■ Task instructions ■
Please copy every line of the data below word for word, leaving the pictures out of your answer.

>> START Data shown

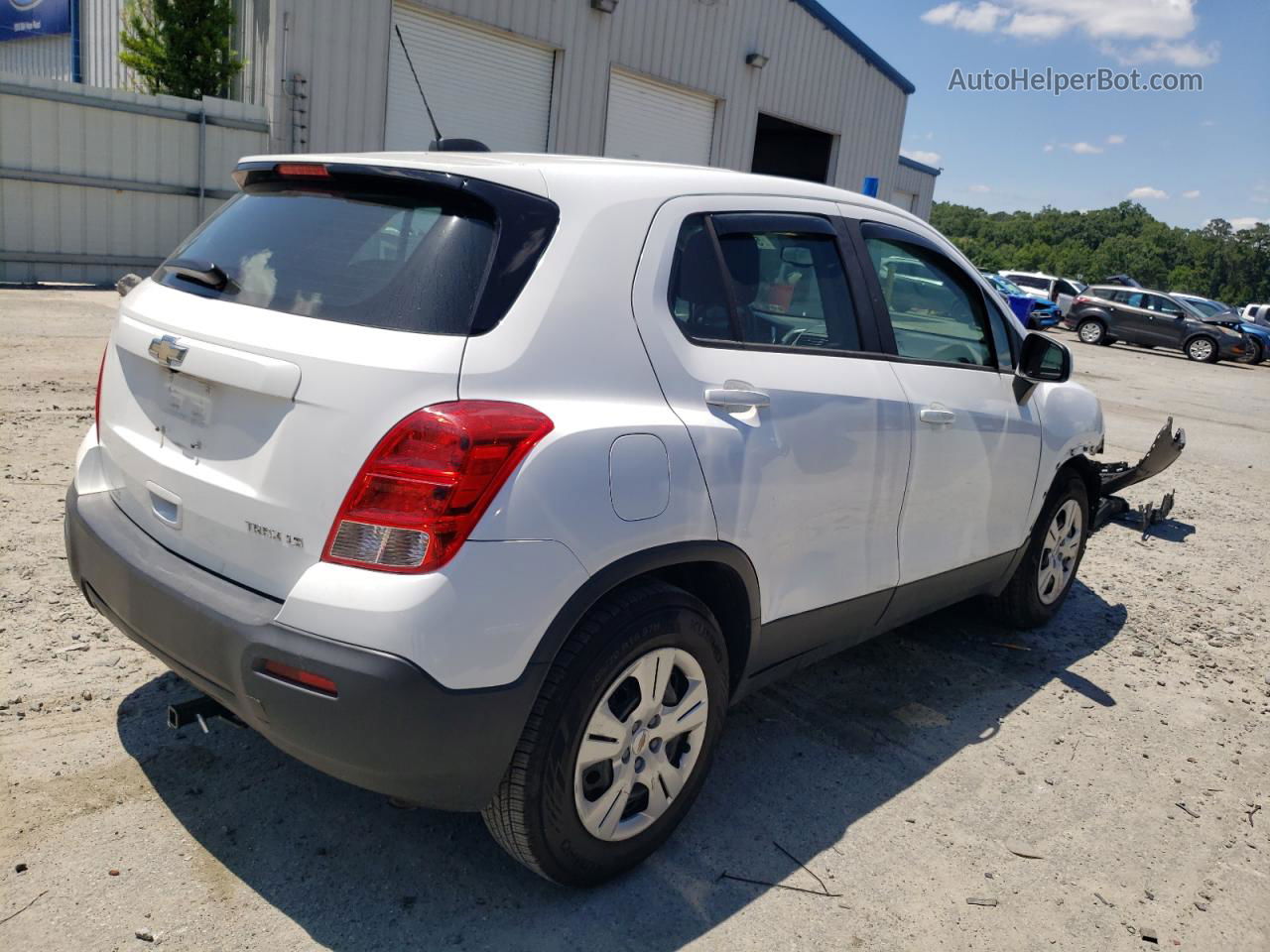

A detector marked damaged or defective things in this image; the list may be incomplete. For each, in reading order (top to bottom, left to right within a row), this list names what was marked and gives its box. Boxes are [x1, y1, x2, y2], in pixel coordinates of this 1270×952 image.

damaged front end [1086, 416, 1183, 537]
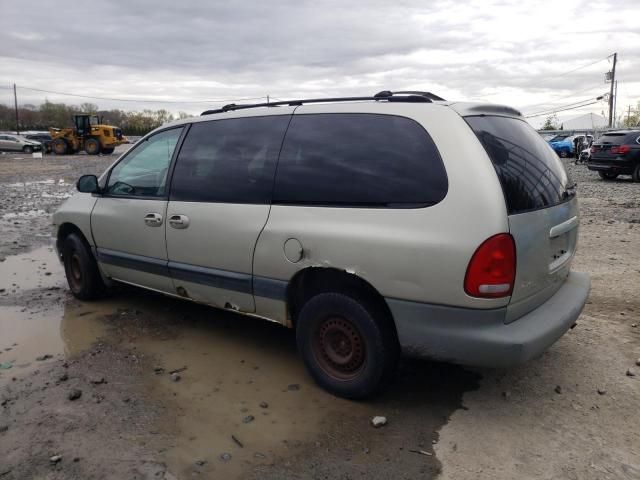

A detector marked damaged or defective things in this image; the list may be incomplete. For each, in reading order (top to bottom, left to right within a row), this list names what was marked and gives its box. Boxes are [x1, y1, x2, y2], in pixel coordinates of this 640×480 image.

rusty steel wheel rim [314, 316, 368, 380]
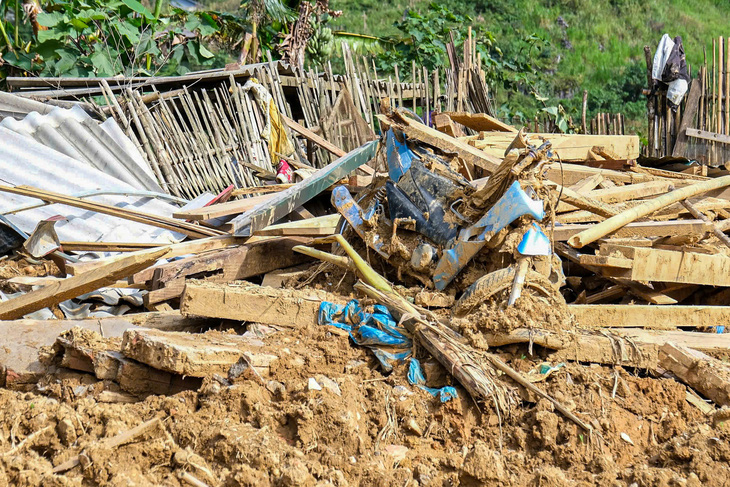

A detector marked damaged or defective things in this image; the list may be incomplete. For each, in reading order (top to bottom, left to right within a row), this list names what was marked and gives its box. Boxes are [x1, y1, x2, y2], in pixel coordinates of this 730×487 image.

>> END Data shown

■ Solved problem ■
A detector marked damaged or defective things in this image; the list may be incomplete. For each, in reading order (top to bottom, left to right within a row), this list names what was marked and gives its box. Boxes are [x1, y1, x2, y2], in pixel coordinates of this 1270×952 image.

damaged front end [1086, 416, 1183, 537]

A detector marked damaged or defective things in this image; the list may be incomplete. For each, in reading order (top to bottom, left to right within a row), this list names what was marked and gives its box. Boxes are [x1, y1, x2, y2], in pixel coordinates of this 640×480 image.

rusty steel wheel rim [314, 316, 368, 380]

A detector marked damaged or defective things in this image; the list may be incomplete. For each, in reading order (top to bottom, left to right within a row), this list names what was marked and gives its box. Boxes are [x1, y1, x2, y2], in pixel coordinates of this 730×487 image.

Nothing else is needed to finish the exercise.